Eure-et-Loir : 76 jeunes busards sauvés des moissonneuses par l’OFB
Une campagne de protection coordonnée par l'OFB, Eure-et-Loir Nature et Hommes et Territoires a permis de sauver 76 rapaces durant les moissons 2025.
La campagne de protection des busards menée en Eure-et-Loir en 2025 a permis à 76 jeunes rapaces de s'envoler. L'opération, pilotée par l'Office français de la biodiversité et deux associations locales, a repéré et sécurisé des dizaines de nids installés dans les cultures céréalières avant le passage des moissonneuses.
L'essentiel
Ce qu'il faut retenir
- 76 jeunes busards (50 Saint-Martin, 13 cendrés, 13 des roseaux) ont pu s'envoler lors de la campagne 2025 en Eure-et-Loir.
- L'opération associe l'Office français de la biodiversité, Eure-et-Loir Nature et l'association Hommes et Territoires.
- Les équipes ont parcouru 12 000 kilomètres sur 27 jours de bénévolat et 96 jours de travail salarié.
- Un hiver humide et une canicule fin juin ont perturbé la nidification, avec 17 échecs sur 35 couples de busards Saint-Martin.
- L'usage de drones a été intégré en 2025 pour renforcer le repérage des nids dans les cultures.
Soixante-seize jeunes busards ont échappé aux moissonneuses-batteuses en Eure-et-Loir lors de la campagne de protection 2025. Le bilan, dressé par Éric Guéret du Groupe Busard, recense 50 busards Saint-Martin, 13 busards cendrés et 13 busards des roseaux ayant pu s’envoler, selon Eure-et-Loir Nature.
L’opération associe trois structures : Eure-et-Loir Nature, l’association Hommes et Territoires et l’Office français de la biodiversité. Ces rapaces nichent au sol dans les champs de céréales, ce qui les expose directement aux engins agricoles durant les moissons.
Une méthode de repérage renforcée par les drones
Les équipes parcourent les parcelles agricoles pour localiser les nids avant la récolte. En 2025, Eure-et-Loir Nature a intégré l’usage d’un drone dans ses protocoles de prospection. Une fois un nid repéré, les protecteurs posent des cages ou des carrés grillagés autour de celui-ci. Cette protection mécanique permet aux jeunes oiseaux de poursuivre leur croissance à l’abri des lames des moissonneuses.

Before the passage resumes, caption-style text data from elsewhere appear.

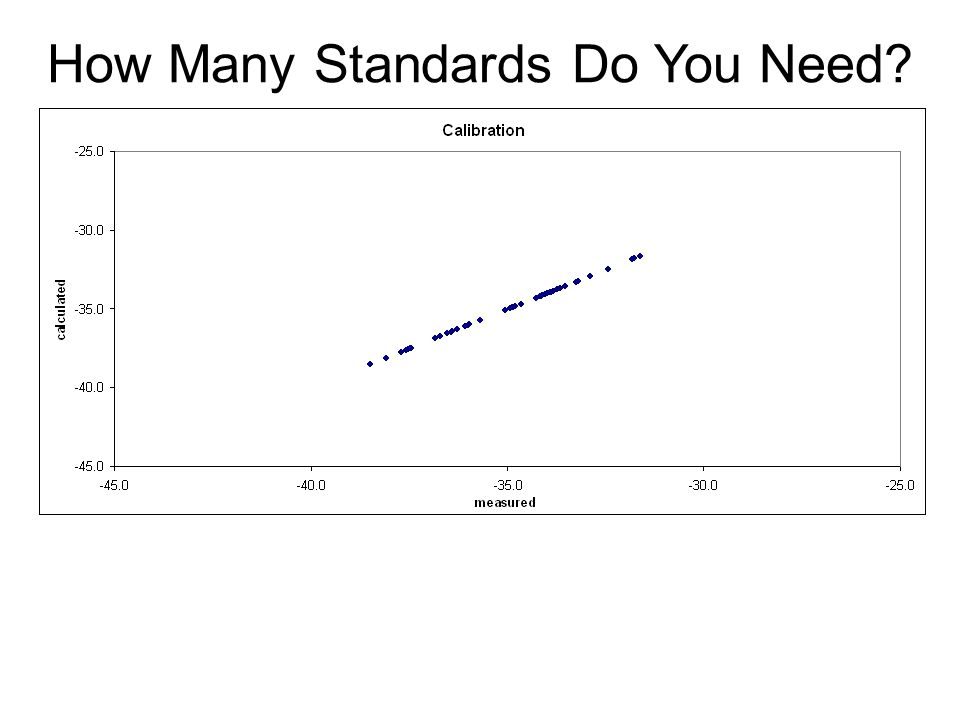 How Many Standards Do You Need?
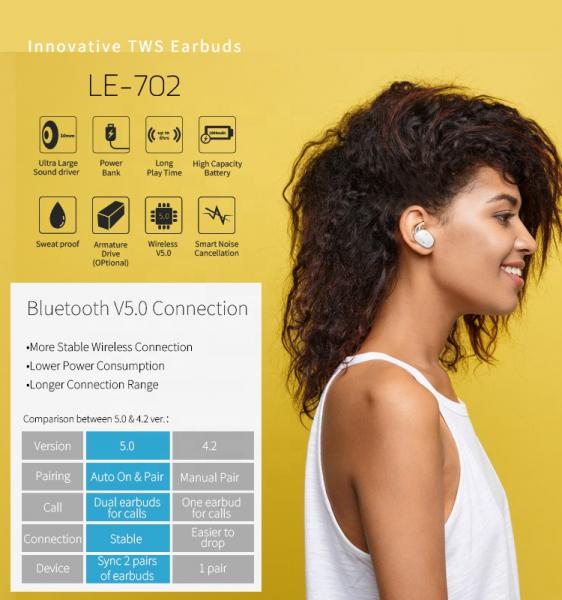 Casti bluetooth Premium TWS 702 fara fir (wireless), control audio, handsfree, rezistente la apa IPX5, white [3]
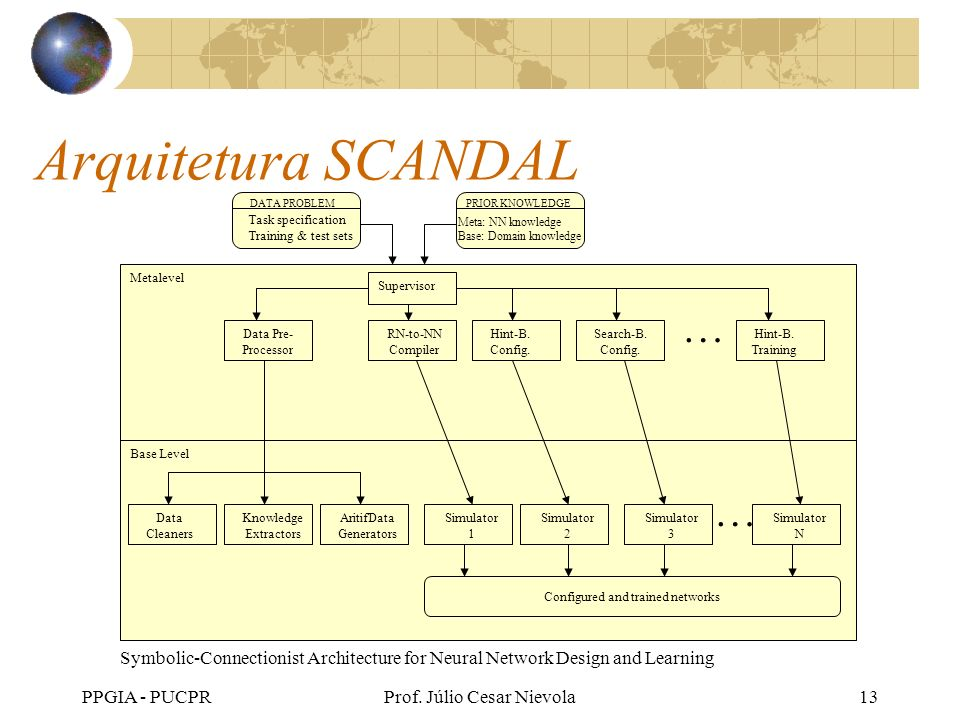PPGIA - PUCPRProf. Júlio Cesar Nievola13 Arquitetura SCANDAL DATA PROBLEMPRIOR KNOWLEDGE Task specification Training & test sets Meta: NN knowledge Ba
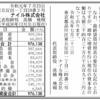 ナイル株式会社 第12期決算公告 / 資本金減少公告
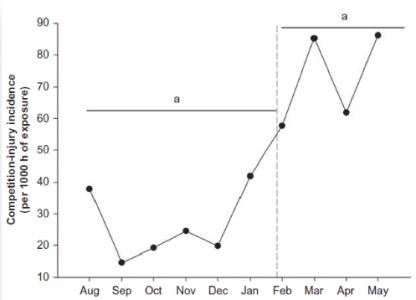 Meses de incidencia de lesiones durante los entrenamientos en una temporada de la Primera División Española (Noya, 2014).3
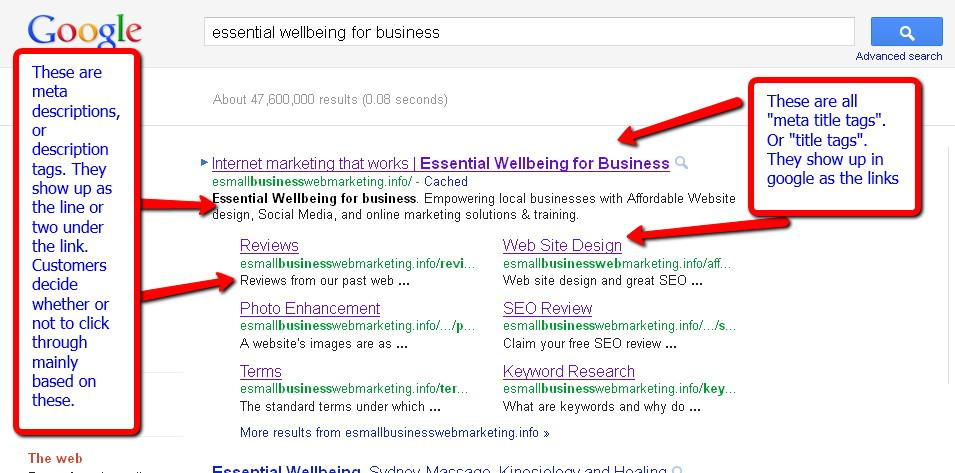Meta tags in action in SERP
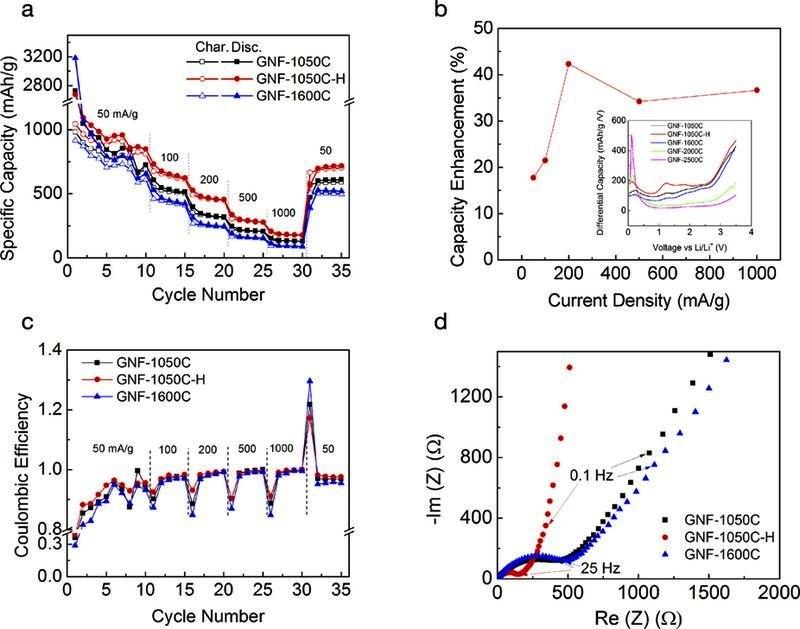Эффективность литиевых батарей повысит водород LLNL - результаты экспериментов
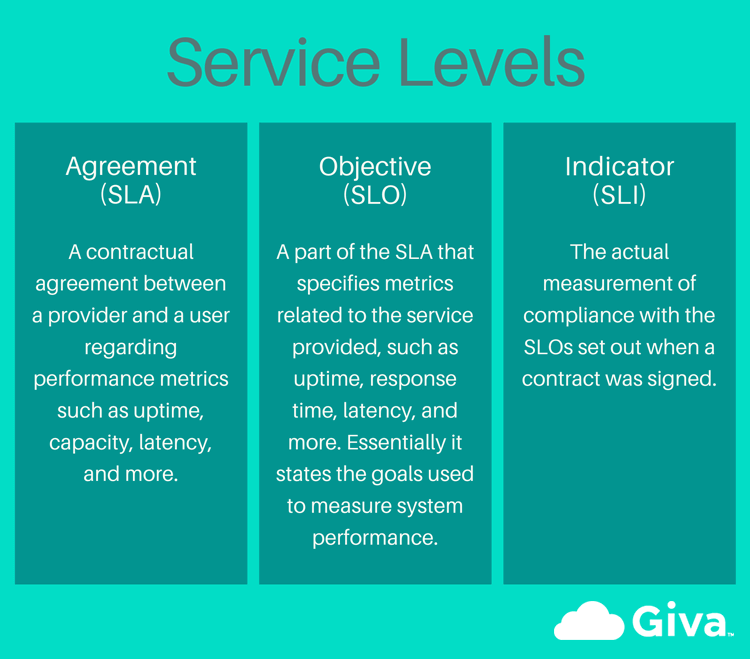 Service Level Agreements, Objectives, Indicators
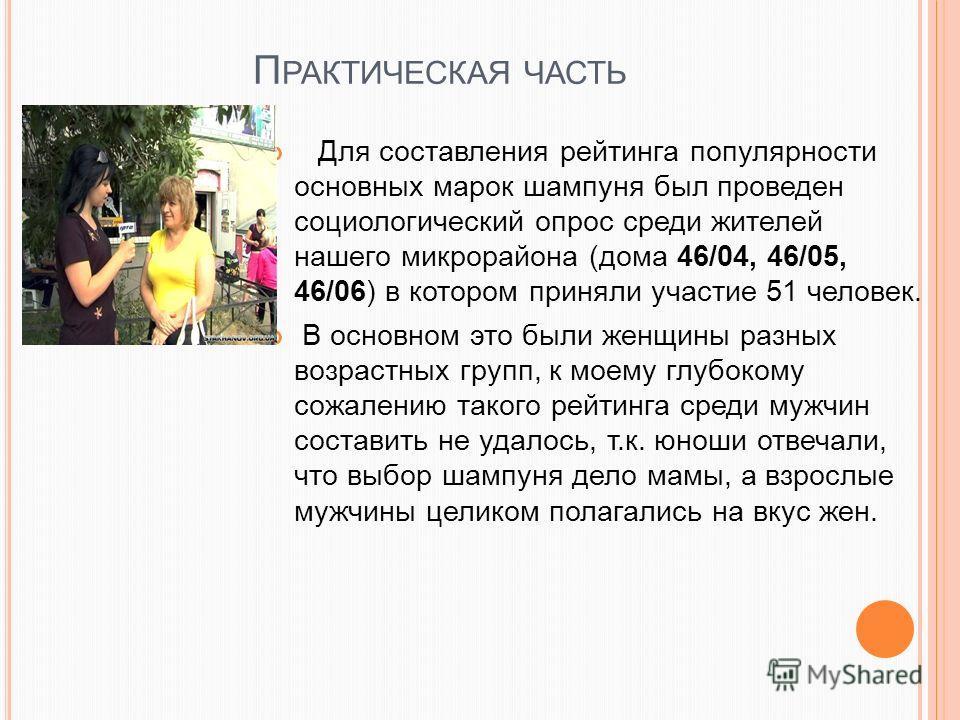 П РАКТИЧЕСКАЯ ЧАСТЬ Для составления рейтинга популярности основных марок шампуня был проведен социологический опрос среди жителей нашего микрорайона (дома 46/04, 46/05, 46/06) в котором приняли участие 51 человек. В основном это были женщины разных в
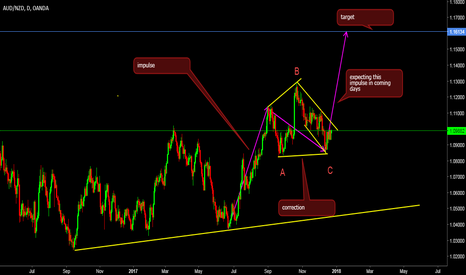 AUDNZD: nice correction in the form of regular flat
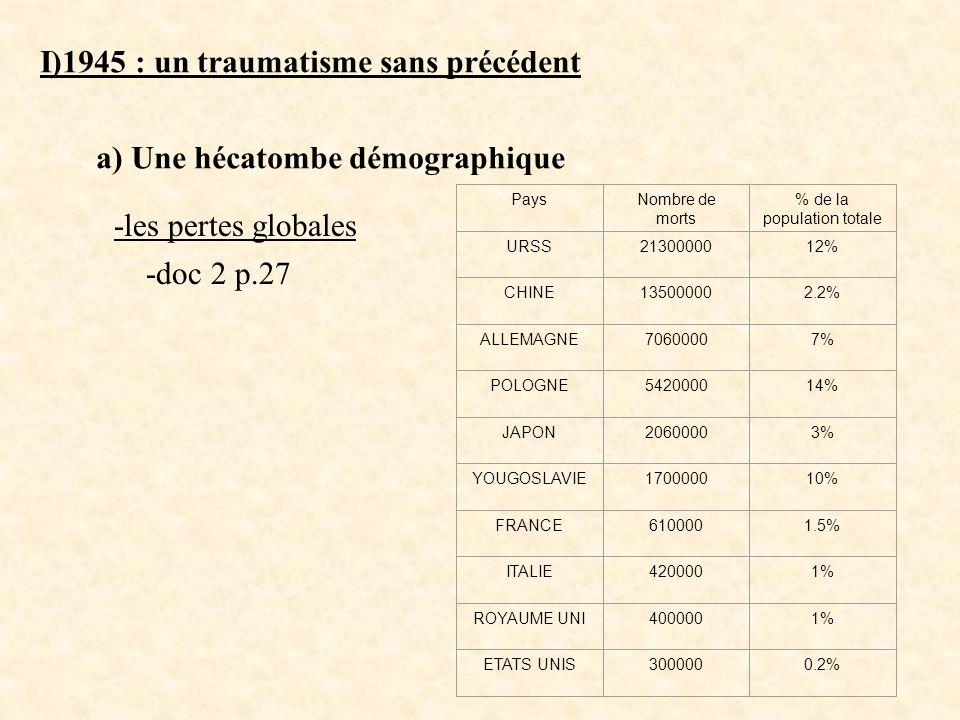 % de la population totale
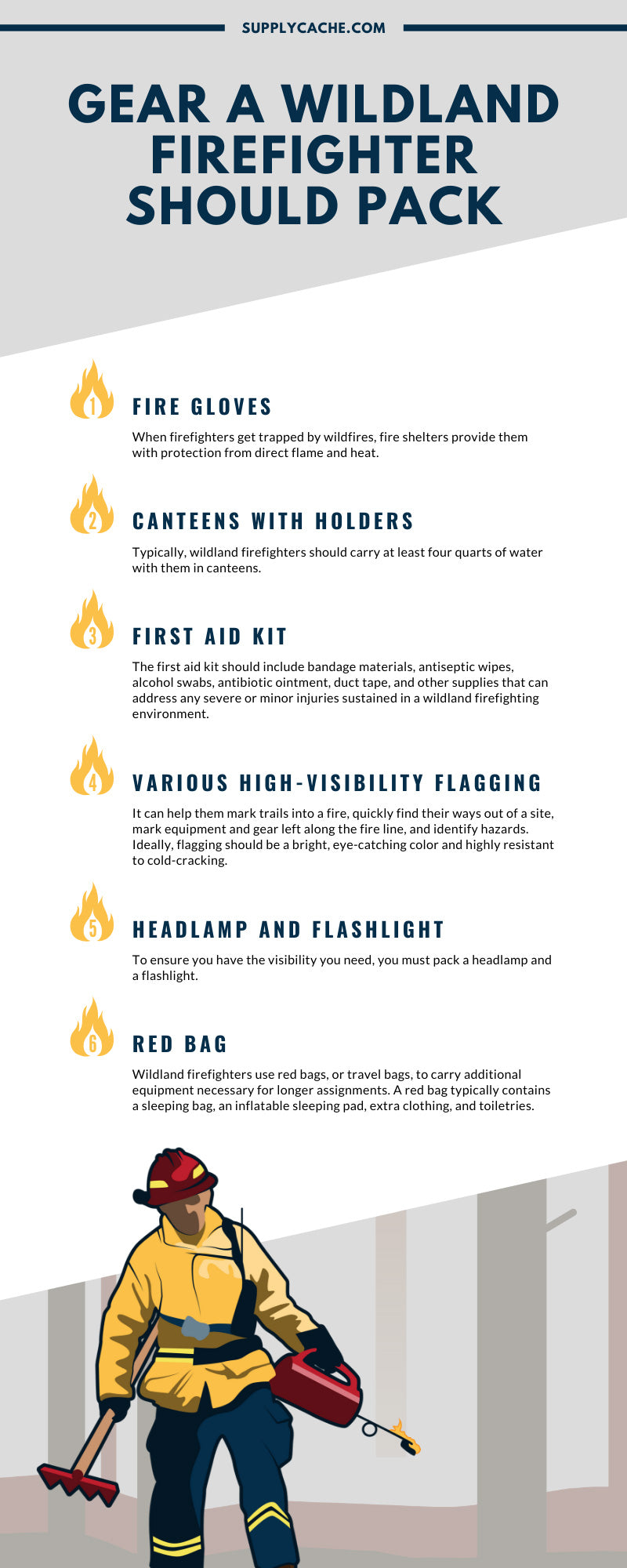 Gear a Wildland Firefighter Should Pack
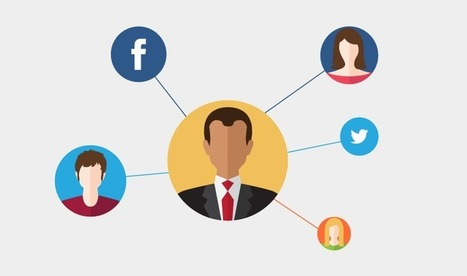 Influencer Marketing: A Primer [Infographic] | digital marketing strategy | Scoop.it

Les agents sensibilisent également les agriculteurs. La coopération avec les exploitants reste essentielle pour localiser les sites de nidification et adapter les calendriers de moisson.
Une saison perturbée par la météo
La campagne 2025 a été marquée par des conditions climatiques difficiles. Un hiver très humide a retardé les travaux agricoles et perturbé l’installation des couples nicheurs. Dans la région de Châteaudun, deux tiers des couples de busards cendrés ne se sont pas réinstallés sur leurs sites habituels, selon Obs’28.
Une canicule fin juin a ensuite affecté les nichées naissantes. Le suivi du busard Saint-Martin a concerné 35 couples, dont 17 ont connu un échec de reproduction. Pour le busard des roseaux, 9 couples ont été observés, avec 4 échecs enregistrés.
Un investissement humain conséquent
La campagne a mobilisé les équipes sur 27 jours de bénévolat et 96 jours de travail salarié. Les protecteurs ont parcouru au moins 12 000 kilomètres, dont une partie à vélo par l’une des bénévoles, selon Eure-et-Loir Nature.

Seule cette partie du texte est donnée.